Reminder that AlphaGo and its successors have *not* solved Go and that reinforce...

viraptor · 2024-08-08T08:51:27 1723107087

I wouldn't say it sucks. You just need to keep training it for as long as needed. You can do adversarial techniques to generate new paths. You can also use the winning human strategies to further improve. Hopefully we'll find better approaches, but this is extremely successful and far from sucking.

Sure, Go is not solved yet. But RL is just fine continuing to that asymptote for as long as we want.

The funny part is that this applies to people too. Masters don't like to play low ranked people because they're unpredictable and the ELO loss for them is not worth the risk. (Which does rise questions about how we really rank people)

shakna · 2024-08-08T10:12:23 1723111943

> I wouldn't say it sucks. You just need to keep training it for as long as needed.

As that timeline can approach infinity, just adding extra training may not actually be a sufficient compromise.

Record excerpts:
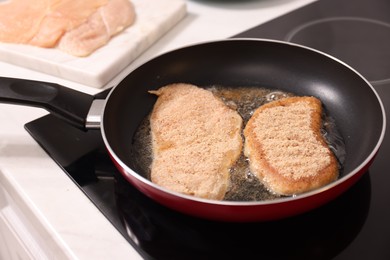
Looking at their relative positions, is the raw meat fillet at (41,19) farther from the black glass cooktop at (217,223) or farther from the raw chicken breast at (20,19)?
the black glass cooktop at (217,223)

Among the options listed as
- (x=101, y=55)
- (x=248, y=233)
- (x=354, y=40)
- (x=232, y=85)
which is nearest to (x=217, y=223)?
(x=248, y=233)

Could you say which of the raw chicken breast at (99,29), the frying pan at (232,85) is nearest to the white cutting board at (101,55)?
the raw chicken breast at (99,29)

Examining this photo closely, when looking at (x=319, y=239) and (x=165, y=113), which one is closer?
(x=319, y=239)

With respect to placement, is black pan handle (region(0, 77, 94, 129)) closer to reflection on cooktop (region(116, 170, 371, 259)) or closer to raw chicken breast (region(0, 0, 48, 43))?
reflection on cooktop (region(116, 170, 371, 259))

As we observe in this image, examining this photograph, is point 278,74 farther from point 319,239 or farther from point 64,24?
point 64,24

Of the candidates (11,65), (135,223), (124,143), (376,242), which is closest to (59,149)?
(124,143)
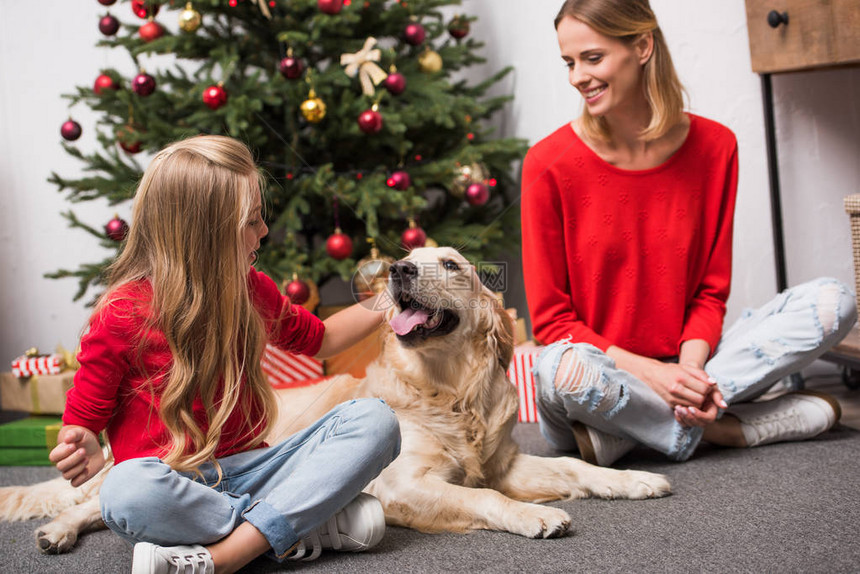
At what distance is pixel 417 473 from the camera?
1.46 m

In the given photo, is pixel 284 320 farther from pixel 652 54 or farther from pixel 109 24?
pixel 109 24

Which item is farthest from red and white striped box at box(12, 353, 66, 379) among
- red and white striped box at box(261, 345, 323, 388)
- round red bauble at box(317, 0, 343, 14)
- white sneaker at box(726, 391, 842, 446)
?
white sneaker at box(726, 391, 842, 446)

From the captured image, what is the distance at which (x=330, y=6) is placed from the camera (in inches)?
96.6

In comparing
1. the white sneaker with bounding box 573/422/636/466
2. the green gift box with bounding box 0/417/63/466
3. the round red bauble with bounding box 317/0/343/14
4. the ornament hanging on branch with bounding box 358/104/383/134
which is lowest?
the white sneaker with bounding box 573/422/636/466

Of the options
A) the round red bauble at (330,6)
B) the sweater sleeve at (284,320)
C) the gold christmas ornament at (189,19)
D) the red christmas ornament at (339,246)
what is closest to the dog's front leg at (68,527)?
the sweater sleeve at (284,320)

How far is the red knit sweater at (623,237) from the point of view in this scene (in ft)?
5.84

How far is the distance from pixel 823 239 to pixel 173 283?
2.14 meters

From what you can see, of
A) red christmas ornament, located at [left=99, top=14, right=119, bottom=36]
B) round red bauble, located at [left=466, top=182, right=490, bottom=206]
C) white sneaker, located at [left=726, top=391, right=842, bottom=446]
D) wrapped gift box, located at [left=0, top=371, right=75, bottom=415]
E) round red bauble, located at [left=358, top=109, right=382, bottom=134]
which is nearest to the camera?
white sneaker, located at [left=726, top=391, right=842, bottom=446]

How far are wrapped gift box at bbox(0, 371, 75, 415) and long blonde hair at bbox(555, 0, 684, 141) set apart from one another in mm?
1692

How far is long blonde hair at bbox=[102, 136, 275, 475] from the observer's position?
1.26 metres

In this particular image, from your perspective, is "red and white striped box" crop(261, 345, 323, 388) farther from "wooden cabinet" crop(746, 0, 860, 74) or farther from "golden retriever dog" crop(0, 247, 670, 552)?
"wooden cabinet" crop(746, 0, 860, 74)

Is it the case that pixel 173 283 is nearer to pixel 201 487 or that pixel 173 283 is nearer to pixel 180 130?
pixel 201 487

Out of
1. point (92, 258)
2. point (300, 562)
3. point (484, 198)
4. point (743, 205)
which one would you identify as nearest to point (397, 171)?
point (484, 198)

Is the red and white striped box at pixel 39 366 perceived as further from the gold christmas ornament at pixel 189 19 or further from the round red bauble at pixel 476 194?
the round red bauble at pixel 476 194
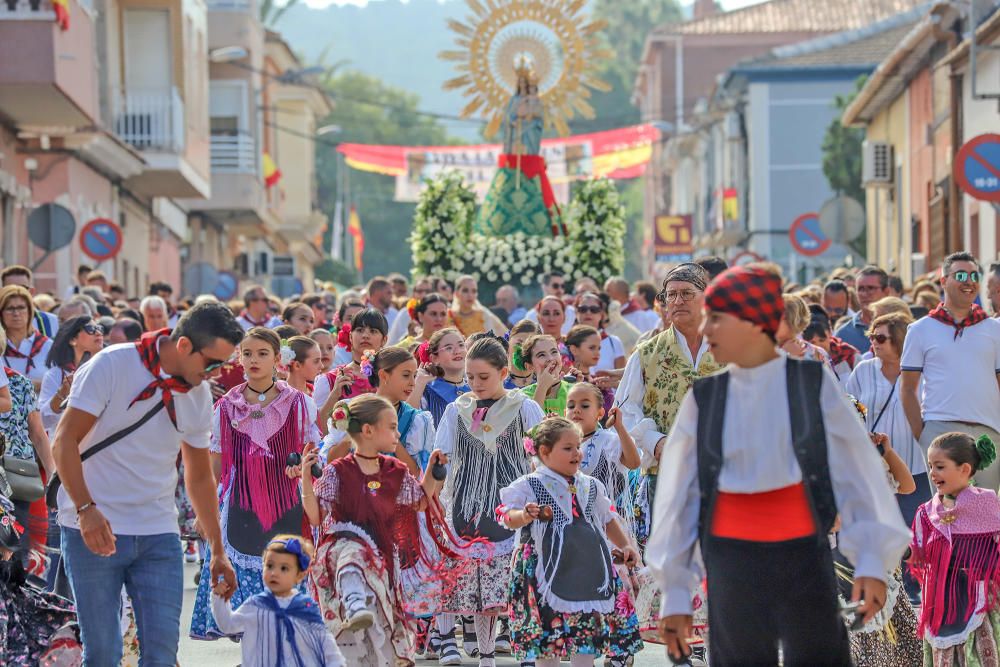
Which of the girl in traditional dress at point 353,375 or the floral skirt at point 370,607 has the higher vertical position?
the girl in traditional dress at point 353,375

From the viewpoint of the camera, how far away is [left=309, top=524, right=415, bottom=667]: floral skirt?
27.8ft

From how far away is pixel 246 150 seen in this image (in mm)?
46344

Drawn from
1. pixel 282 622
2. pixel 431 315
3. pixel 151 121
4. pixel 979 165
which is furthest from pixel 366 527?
pixel 151 121

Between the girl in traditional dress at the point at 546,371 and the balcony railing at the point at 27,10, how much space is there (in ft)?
44.1

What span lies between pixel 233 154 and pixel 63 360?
34.6m

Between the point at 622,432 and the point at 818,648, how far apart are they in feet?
11.3

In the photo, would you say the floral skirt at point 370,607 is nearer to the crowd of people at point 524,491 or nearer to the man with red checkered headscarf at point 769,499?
the crowd of people at point 524,491

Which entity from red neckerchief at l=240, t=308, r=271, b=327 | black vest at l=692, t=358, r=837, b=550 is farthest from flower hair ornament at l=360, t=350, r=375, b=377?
red neckerchief at l=240, t=308, r=271, b=327

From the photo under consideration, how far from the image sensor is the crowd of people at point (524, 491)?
6070 mm

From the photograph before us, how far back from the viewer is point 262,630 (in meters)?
7.82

Aim: Reproduce the part of the AlphaGo thread that begins with the words containing "Reminder that AlphaGo" and ends with "as we want.". The entries are separate material and have no connection to the AlphaGo thread.

Right answer:
Reminder that AlphaGo and its successors have *not* solved Go and that reinforce...

viraptor · 2024-08-08T08:51:27 1723107087

I wouldn't say it sucks. You just need to keep training it for as long as needed. You can do adversarial techniques to generate new paths. You can also use the winning human strategies to further improve. Hopefully we'll find better approaches, but this is extremely successful and far from sucking.

Sure, Go is not solved yet. But RL is just fine continuing to that asymptote for as long as we want.